Flies when you're having fun, flies even if you're not; but here we are, the idea still holds with conviction on my part that questions are needed. Inspired by The Brunner Family Foundation, to which I was introduced by the Center for Architecture in NYC, I want to carry out a study of workshop participants who were, at the time of their experience of Arcosanti, enrolled in professional schools of architecture. The project goal is to obtain a more structured understanding and through more information about what interconnections between 'the professional and the personal' look like, in the field of architectural education.
The instrumental means of learning more about what those connections might be, is to hunker down on an investigation of those Arcosanti Builders' experience of Arcosanti itself. Examine their experience of that 'built-environment education' 'place-in-progress' called Arcosanti so we can learn more about the impact, professionally and personally, of the idea of arcology.
Backtracking for a moment, though, to the label "urban laboratory" that was bestowed by NYTimes architecture critic Ada Louse Huxtable ("The most important experiment of our time," said she); I can't help but be reminded, as ASU Architecture Professor Jeff Cook once drily pointed out, that even by 1997, nearly 30 years after ground was first broken at Arcosanti, it had not been made precisely clear just what tests were being conducted. Pretty serious oversight. Since then, what had been a dilemma has remained a dilemma.
It not being a fixed rule at what point a dilemma becomes an incredible obstacle, if we remain too busy to figure out what the tipping point is. we might never get to see the end of "what might have been;" therefore what I'm wondering is: How do we refocus, what's the best course of action? What's the Plan, Man?
Arconauts (and others) have talked about, around, over and under, witnessed and squabbled over what needs to be done. The word "community" is uttered again and again. The mental exercise required for that, in and of itself, Paolo thought endangered Arcosanti; so he wasn't supportive. For decades. But so what if he wasn't? Why let imperfection of understanding get in the way of working deliberately towards improving communication?
I took a mental step back, far enough to get hit with a brainwave hard enough to make me reel. I'm of the school that says nice recovery is the only desirable option when you get hit by anything, no matter how hard, so I opted for that. I'm applying to grad school, re-exploring the cooperative movement, looking to carry out a research project that can focus on the structural foundation of Ar/Cosanti in the most literal way I can think of, which is its educational intention.
As the project of an educational non-profit, Arcosanti by definition must be a place to learn. Limiting myself, for the moment, to just that, I'd like to find out things like how that label of "urban laboratory" has been interpreted by its builders. What have they figured is being tested? What has it meant to them to have involved themselves in that 'laboratory'? How has it and/or hasn't their participation affected them?
I've wondered about this for some time; I admit; Now it's time to forge ahead because I've got an idea about contextualizing those questions and related ones.

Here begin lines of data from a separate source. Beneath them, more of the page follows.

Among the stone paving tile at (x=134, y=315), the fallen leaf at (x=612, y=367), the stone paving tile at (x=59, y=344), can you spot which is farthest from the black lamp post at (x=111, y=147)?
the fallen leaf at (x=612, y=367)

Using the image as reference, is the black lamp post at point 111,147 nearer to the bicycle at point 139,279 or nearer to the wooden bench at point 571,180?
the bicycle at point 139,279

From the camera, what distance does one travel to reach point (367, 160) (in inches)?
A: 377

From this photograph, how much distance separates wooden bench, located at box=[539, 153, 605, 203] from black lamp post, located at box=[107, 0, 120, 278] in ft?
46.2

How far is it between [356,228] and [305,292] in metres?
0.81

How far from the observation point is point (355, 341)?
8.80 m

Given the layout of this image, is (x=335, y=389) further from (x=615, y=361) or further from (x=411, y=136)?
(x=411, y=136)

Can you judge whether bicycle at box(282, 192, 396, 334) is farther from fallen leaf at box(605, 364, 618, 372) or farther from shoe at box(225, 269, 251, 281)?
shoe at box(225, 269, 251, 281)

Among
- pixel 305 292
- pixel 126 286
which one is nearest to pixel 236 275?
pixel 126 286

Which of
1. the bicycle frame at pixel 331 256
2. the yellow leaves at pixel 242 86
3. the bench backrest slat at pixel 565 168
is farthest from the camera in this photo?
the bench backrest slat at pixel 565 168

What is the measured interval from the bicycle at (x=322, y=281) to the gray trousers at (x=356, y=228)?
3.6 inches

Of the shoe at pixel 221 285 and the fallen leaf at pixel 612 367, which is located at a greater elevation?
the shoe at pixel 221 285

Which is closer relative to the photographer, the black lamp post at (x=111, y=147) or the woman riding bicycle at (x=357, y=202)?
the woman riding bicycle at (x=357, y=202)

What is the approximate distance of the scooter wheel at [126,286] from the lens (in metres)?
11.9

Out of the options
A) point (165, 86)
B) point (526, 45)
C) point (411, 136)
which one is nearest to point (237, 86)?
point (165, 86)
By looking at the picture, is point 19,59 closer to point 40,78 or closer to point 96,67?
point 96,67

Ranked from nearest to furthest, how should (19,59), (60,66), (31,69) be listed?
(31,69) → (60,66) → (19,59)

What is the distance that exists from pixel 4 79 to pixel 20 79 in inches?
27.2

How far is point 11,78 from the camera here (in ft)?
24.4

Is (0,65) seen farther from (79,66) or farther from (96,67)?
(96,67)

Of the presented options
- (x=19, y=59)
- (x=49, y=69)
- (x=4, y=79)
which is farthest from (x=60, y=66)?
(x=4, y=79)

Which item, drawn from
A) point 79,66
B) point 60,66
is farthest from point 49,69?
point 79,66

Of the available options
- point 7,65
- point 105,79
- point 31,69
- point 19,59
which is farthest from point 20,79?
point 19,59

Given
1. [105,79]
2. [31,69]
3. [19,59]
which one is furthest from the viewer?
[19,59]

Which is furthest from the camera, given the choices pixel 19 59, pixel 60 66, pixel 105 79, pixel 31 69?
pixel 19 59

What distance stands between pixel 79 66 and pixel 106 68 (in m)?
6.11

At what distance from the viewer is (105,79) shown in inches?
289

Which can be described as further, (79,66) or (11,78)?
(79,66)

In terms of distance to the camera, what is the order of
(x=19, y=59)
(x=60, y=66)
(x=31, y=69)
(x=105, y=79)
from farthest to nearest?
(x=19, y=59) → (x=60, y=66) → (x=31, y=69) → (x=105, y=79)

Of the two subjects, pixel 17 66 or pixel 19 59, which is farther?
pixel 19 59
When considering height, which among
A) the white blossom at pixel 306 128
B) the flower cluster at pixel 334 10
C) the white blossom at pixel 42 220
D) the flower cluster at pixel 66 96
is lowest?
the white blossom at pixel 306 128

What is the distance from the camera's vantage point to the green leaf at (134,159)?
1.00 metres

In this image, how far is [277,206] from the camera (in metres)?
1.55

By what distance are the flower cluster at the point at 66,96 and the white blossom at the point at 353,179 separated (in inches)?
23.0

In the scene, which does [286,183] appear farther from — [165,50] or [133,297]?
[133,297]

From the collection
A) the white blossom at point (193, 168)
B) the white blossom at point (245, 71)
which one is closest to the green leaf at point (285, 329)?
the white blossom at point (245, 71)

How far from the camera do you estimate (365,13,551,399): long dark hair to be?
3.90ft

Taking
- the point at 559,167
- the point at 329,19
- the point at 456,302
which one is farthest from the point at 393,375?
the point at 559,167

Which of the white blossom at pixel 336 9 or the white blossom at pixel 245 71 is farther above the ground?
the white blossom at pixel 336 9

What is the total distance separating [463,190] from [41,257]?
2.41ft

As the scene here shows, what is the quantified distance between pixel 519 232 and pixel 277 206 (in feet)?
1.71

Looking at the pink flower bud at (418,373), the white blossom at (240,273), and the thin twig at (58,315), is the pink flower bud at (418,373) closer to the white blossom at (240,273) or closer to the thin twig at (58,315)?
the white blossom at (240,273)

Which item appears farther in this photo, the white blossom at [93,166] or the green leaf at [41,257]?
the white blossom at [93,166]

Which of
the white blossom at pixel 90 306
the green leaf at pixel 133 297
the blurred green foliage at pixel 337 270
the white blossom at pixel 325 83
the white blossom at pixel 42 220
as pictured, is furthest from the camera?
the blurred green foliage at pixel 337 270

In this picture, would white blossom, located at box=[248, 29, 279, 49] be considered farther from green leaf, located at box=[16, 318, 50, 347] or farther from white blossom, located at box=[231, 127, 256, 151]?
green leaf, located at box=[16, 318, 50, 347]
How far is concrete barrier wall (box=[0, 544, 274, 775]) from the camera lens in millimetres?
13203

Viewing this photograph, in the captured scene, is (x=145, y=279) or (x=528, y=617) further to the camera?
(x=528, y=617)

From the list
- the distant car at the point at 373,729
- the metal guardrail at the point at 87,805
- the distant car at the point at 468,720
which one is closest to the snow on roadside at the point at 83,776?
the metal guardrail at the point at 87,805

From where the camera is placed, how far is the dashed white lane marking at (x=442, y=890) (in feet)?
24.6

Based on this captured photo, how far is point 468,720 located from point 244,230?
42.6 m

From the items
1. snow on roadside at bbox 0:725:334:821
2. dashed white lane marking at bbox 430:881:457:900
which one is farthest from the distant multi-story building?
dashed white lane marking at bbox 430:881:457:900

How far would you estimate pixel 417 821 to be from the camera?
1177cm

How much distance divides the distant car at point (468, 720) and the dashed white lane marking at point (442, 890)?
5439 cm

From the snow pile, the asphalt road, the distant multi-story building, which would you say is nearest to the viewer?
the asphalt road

Logic dictates starting with the architecture-savvy, People who were enrolled as students in professional schools of architecture when they came. Identify groups of those individuals stratified by decade starting with Siltpile (1963). Analyse the data-base so we can get a grip on how our numbers are distributed, Data analysis has to start with that, to identify those who were architecture students when they came into the workshop program. From there, refine for record-keeping convenience that can be very carefully managed for evidence-collection suitable for gathering sensitive information. Because everyone's story deserves respect, we need to establish a base-line for story-keeping that will be in compliance with mandated clinical document-management standards at the highest level of privacy protection. The research I'm envisioning is bound to unearth a lot of personal information, everyone participating has to have a guarantee that personal information stays personal. (I'm sensitive here because I've not became an architect, despite my interest in the built environment, I've become a Social Worker, a profession that is all about respecting people and as the remarkable philosopher Ian Hacking once said, back in the days I was lucky enough to have been his student at UBC, "One cannot be too much a respecter of persons." )
Categories of people to interview, because an exhaustive study of a construction crew scattered over time, geographically and culturally diverse in every way, is a large project, and for simplicity's sake, has to be minimalized:
(1) Individuals who received academic credit from a school of architecture for their workshop experience;
(2) Individuals who were architecture students before workshop experience but didn't look for or receive academic credit;
(3) Individuals whose studies were outside architecture at the time of their workshop.
Questions I want the study to include are:
I. Personal History (Who am I type-stuff)
A) What's been the effect of it, educationally, in your life?
B) How do you interpret your experience there?
C) Through what sort of lenses have you viewed it and your experience of it?
II. Ar/Cosanti Experience
A) Did you have expectations?
B) What did you do while you were there?
C) How did you get there?
III. What came after that?
A) Did the experience make any difference in your life?
B) If so, what?
C) Open-ended: What more about it and yourself do you want to say, to share?
I have some ideas about how this study can be illustrated (as Lewis Carroll put it, in Alice in Wonderland: "Of what use is a book" ... "without pictures or conversations?") but before I jump that gun (or over any other hurdle, for that matter) I would love to know if my idea has resonance with other arconauts.